3. Mobilität sichern: Strategien für die Reichweite
Wenn Sie fahren müssen (z. B. zu einer Wärmestube oder zum Einkaufen in nicht betroffene Bezirke):
- Heiz-Management: Die Innenraumheizung ist der größte Feind. Nutzen Sie primär die Sitz- und Lenkradheizung. Diese benötigen nur ca. 100–300 Watt, während das Gebläse bis zu 5.000 Watt (5 kW) aus dem Akku zieht.
- Eco-Modus: Aktivieren Sie den aggressivsten Energiesparmodus. Er begrenzt die Beschleunigung und drosselt die Heizleistung automatisch.
- Vorkonditionierung: Tun Sie dies nur, wenn Sie noch an einer funktionierenden Ladesäule hängen. Ohne Netzstrom kostet das Vorwärmen mehr Energie, als es durch Effizienzgewinne beim Fahren einspart.
4. Das E-Auto als „Powerbank“ (V2L)
Besitzer moderner Fahrzeuge (z. B. Hyundai IONIQ 5/6, Kia EV6, VW ID-Modelle mit neuester Software, MG4) haben einen entscheidenden Vorteil: Vehicle-to-Load (V2L).
- Notstrom: Über einen Adapter können Sie elektrische Geräte (Wasserkocher, kleine Heizlüfter, Lampen) direkt am Auto betreiben. Ein typischer 77-kWh-Akku kann ein kleines Apartment theoretisch mehrere Tage mit Notstrom für Licht und Kommunikation versorgen.
- Achtung: Setzen Sie sich ein Limit (meist im Menü einstellbar), damit das Auto nicht unter 20 % entlädt, um Ihre Mobilität für den Notfall zu erhalten.

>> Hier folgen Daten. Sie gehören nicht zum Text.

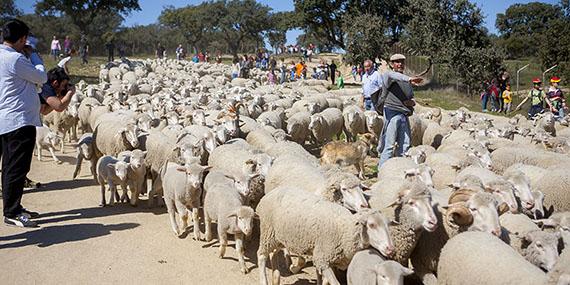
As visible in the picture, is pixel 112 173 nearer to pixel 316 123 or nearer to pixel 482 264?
pixel 482 264

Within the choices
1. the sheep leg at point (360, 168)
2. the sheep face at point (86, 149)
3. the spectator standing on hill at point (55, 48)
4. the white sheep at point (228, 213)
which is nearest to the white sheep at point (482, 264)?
the white sheep at point (228, 213)

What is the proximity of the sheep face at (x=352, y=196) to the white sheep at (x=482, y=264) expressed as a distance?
1.11 metres

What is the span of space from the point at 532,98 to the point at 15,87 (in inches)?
597

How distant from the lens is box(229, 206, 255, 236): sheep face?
19.2ft

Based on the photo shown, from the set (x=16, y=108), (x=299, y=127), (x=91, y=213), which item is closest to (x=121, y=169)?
(x=91, y=213)

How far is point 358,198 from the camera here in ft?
18.2

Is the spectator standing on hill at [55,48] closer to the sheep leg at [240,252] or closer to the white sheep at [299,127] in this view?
the white sheep at [299,127]

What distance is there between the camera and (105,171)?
8.20 m

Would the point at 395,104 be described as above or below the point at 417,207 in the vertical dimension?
above

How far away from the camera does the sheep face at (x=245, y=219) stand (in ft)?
19.2

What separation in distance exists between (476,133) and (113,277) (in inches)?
354

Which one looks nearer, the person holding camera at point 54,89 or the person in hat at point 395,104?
the person holding camera at point 54,89

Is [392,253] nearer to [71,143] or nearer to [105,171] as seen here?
[105,171]

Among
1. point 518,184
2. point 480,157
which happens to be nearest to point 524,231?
point 518,184
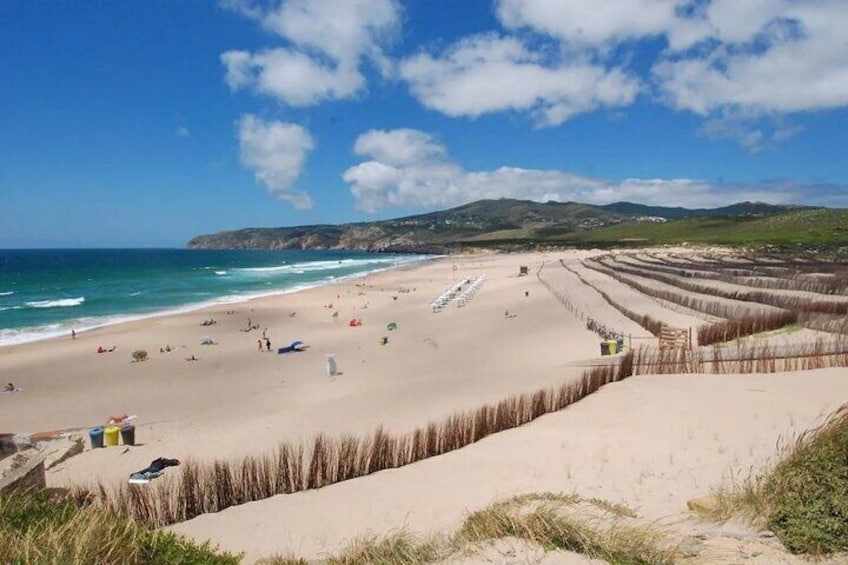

5. Checkliste für den Ernstfall
| Szenario | Maßnahme |
| Akku unter 20 % | Suchen Sie umgehend einen funktionierenden Schnelllader (DC) außerhalb der Blackout-Zone (z. B. Richtung Mitte oder Brandenburg). |
| Eingeschneit | Räumen Sie das Dach komplett frei. Schnee erhöht den Luftwiderstand und das Gewicht massiv. |
| Fahrzeug als Wärmeinsel | Wenn die Wohnung zu kalt wird: Das E-Auto ist sicherer als ein Verbrenner (keine Erstickungsgefahr durch Abgase in Garagen). Sie können im Stand heizen, solange der Akku reicht. |
Zusammenfassung für Berliner Betroffene
Bleiben Sie ruhig. Ein moderner E-Auto-Akku ist robust. Selbst bei -10 Grad dauert es Wochen, bis sich ein halbvoller Akku durch Selbstentladung leert. Die größte Gefahr ist die psychologische Hürde: Die Angst vor dem „Liegenbleiben“. Planen Sie Ihre Fahrten in stromversorgte Gebiete strategisch und nutzen Sie dort die Zeit, um das Fahrzeug wieder auf mindestens 80 % zu bringen.